------ Records for this exercise

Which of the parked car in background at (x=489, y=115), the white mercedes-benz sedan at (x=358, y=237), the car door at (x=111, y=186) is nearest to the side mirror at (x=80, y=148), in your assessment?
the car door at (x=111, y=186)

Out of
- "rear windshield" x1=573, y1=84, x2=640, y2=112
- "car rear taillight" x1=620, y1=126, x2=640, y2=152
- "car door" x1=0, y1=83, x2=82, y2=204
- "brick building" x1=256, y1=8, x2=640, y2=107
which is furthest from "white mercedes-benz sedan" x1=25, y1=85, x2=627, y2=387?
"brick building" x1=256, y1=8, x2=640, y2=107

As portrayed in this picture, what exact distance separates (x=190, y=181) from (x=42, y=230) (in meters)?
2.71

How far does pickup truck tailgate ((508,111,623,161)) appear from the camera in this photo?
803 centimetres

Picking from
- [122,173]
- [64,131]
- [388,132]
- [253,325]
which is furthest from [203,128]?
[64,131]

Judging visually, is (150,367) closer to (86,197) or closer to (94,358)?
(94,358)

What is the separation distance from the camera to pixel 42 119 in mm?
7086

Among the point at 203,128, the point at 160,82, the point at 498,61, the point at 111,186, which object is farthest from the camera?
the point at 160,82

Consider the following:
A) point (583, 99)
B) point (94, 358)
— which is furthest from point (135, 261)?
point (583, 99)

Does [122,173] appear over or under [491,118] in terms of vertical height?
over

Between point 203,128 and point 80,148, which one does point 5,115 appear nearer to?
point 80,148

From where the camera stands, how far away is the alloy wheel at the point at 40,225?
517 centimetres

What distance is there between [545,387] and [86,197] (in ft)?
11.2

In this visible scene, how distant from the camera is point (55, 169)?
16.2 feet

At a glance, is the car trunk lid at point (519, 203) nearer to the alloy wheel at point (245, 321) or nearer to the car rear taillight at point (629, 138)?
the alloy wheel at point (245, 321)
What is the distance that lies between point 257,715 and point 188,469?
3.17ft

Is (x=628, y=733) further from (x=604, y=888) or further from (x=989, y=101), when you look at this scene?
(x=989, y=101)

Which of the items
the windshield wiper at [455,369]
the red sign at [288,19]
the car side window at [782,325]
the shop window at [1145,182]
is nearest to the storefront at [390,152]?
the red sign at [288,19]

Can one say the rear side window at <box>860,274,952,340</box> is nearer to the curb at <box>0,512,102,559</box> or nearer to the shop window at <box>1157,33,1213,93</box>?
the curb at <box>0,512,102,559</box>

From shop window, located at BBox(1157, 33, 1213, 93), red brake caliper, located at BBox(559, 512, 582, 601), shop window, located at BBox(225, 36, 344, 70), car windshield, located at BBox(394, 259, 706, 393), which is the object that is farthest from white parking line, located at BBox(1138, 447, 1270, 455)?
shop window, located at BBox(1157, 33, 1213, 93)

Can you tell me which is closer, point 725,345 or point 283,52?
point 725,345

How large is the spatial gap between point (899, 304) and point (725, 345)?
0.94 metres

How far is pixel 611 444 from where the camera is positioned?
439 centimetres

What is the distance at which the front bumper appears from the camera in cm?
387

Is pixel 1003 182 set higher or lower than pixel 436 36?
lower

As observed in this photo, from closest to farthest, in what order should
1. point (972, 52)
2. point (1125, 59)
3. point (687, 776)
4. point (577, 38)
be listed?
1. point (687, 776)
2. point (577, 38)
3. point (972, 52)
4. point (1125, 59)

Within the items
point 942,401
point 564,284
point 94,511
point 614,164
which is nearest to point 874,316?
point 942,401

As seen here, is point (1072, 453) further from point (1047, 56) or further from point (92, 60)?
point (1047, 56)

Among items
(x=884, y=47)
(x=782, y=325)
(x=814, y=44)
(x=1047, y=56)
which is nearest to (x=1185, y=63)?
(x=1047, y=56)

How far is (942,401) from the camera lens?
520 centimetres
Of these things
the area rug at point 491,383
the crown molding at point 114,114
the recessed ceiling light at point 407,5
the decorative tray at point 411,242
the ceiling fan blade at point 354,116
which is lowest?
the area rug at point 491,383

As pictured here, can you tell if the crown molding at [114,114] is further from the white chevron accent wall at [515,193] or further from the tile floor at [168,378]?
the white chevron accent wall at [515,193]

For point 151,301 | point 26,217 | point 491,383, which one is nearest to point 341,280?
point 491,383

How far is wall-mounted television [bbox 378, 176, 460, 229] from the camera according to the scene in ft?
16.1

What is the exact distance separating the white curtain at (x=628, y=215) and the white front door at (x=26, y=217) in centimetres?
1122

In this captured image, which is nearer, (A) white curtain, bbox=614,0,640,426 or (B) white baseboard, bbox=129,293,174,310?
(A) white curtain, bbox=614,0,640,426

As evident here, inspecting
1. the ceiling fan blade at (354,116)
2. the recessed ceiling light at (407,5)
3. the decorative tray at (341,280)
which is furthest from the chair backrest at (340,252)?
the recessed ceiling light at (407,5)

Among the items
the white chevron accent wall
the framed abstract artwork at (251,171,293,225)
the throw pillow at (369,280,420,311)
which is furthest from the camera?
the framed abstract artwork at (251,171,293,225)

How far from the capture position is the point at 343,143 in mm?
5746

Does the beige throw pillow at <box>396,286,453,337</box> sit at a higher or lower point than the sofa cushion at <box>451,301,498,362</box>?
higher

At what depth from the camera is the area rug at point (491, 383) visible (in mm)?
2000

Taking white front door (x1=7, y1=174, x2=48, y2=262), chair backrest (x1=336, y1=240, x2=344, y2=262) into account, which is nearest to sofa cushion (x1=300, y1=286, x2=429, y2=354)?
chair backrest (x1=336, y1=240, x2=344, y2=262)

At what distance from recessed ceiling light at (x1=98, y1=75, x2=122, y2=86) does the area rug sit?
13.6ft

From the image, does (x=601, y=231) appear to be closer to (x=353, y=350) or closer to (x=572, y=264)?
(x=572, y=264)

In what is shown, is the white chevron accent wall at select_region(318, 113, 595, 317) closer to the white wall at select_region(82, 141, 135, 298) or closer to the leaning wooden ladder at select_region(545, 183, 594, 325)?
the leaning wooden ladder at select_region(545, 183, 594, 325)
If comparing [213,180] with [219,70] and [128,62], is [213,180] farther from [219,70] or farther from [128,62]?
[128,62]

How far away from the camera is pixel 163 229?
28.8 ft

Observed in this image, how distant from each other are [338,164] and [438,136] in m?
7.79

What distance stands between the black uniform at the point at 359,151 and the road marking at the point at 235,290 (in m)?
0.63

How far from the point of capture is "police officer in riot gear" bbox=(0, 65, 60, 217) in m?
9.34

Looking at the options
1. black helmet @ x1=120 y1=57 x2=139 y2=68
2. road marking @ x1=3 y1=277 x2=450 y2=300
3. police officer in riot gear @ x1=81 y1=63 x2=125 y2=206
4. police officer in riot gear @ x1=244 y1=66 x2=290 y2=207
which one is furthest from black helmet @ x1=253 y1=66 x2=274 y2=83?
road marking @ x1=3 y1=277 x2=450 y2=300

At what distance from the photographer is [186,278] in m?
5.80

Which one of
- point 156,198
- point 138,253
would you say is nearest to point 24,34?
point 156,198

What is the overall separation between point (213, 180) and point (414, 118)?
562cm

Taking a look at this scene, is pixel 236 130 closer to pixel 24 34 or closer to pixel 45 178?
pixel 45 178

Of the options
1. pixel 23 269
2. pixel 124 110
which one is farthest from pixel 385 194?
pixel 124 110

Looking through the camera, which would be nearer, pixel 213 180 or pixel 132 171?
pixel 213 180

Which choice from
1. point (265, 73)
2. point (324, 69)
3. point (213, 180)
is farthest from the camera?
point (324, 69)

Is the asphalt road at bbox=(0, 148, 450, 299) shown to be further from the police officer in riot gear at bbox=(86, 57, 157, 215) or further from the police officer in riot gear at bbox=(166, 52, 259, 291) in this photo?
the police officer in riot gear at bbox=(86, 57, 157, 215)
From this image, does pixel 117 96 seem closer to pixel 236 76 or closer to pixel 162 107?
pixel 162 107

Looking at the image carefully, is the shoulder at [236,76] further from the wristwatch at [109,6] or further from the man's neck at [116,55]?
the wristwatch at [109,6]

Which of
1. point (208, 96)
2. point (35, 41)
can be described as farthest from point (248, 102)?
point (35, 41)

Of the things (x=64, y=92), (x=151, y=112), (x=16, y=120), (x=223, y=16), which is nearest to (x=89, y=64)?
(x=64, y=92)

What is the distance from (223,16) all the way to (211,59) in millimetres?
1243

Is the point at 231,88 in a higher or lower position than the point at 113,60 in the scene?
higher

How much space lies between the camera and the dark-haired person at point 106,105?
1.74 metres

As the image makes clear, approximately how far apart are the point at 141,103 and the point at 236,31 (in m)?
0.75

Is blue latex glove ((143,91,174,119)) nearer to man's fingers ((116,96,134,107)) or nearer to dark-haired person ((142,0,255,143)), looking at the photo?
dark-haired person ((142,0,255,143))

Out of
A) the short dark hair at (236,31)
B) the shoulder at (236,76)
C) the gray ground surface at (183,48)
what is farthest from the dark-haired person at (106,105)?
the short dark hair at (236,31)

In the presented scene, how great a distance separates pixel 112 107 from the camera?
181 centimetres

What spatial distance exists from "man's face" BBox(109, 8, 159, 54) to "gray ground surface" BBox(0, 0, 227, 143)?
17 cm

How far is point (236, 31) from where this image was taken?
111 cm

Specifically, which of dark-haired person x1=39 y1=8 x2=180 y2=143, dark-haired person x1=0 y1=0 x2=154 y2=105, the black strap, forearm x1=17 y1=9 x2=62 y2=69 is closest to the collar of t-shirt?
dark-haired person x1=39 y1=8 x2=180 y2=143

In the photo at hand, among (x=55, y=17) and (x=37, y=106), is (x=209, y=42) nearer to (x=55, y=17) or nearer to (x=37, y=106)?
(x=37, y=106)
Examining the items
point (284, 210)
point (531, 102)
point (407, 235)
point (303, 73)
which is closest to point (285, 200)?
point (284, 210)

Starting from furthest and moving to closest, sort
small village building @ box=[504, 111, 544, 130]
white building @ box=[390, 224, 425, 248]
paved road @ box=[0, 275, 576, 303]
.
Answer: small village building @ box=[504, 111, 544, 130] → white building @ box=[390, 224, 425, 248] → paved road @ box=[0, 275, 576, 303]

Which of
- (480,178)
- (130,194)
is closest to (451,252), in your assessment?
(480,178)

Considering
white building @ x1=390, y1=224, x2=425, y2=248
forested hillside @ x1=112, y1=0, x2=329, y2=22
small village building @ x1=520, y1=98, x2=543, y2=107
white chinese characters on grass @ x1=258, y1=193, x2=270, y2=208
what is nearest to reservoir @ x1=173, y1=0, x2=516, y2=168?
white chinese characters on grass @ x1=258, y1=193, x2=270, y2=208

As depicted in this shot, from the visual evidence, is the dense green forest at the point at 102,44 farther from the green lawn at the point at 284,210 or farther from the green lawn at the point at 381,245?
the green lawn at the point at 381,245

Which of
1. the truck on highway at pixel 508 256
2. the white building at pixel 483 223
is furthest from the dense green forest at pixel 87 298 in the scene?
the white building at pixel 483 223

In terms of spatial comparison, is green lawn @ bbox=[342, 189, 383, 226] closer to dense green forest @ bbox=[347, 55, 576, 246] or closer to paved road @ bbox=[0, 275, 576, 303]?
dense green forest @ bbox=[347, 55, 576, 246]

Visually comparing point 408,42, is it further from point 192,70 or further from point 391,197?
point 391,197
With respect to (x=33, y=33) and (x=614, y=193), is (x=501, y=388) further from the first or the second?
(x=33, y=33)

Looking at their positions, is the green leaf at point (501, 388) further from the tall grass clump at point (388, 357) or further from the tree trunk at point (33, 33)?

------------

### Task goal
Rewrite everything from the line containing "Starting from furthest" down to the end of the data, changing "forested hillside" to "wooded slope" and leaving all else as it is.

### Result
Starting from furthest and moving to closest, sort
small village building @ box=[504, 111, 544, 130]
white building @ box=[390, 224, 425, 248]
paved road @ box=[0, 275, 576, 303]
.
Answer: small village building @ box=[504, 111, 544, 130] → white building @ box=[390, 224, 425, 248] → paved road @ box=[0, 275, 576, 303]

Which of
- (480,178)
- (130,194)
is closest to (451,252), in your assessment?
(480,178)

Considering
white building @ x1=390, y1=224, x2=425, y2=248
wooded slope @ x1=112, y1=0, x2=329, y2=22
small village building @ x1=520, y1=98, x2=543, y2=107
white chinese characters on grass @ x1=258, y1=193, x2=270, y2=208
what is nearest to reservoir @ x1=173, y1=0, x2=516, y2=168?
white chinese characters on grass @ x1=258, y1=193, x2=270, y2=208

As depicted in this shot, from the visual evidence, is the dense green forest at the point at 102,44 farther from the green lawn at the point at 284,210 or farther from the green lawn at the point at 381,245?
the green lawn at the point at 381,245

Which of
1. the truck on highway at pixel 508 256
2. the white building at pixel 483 223
is furthest from the dense green forest at pixel 87 298 in the scene?
the white building at pixel 483 223

In terms of spatial comparison, is green lawn @ bbox=[342, 189, 383, 226] closer to dense green forest @ bbox=[347, 55, 576, 246] or closer to paved road @ bbox=[0, 275, 576, 303]?
dense green forest @ bbox=[347, 55, 576, 246]

Visually comparing point 408,42, is it further from point 192,70 or further from point 391,197?
point 391,197
With respect to (x=33, y=33) and (x=614, y=193), is (x=501, y=388) further from the first or the second?
(x=33, y=33)

Looking at their positions, is the green leaf at point (501, 388) further from the tall grass clump at point (388, 357) or further from the tree trunk at point (33, 33)?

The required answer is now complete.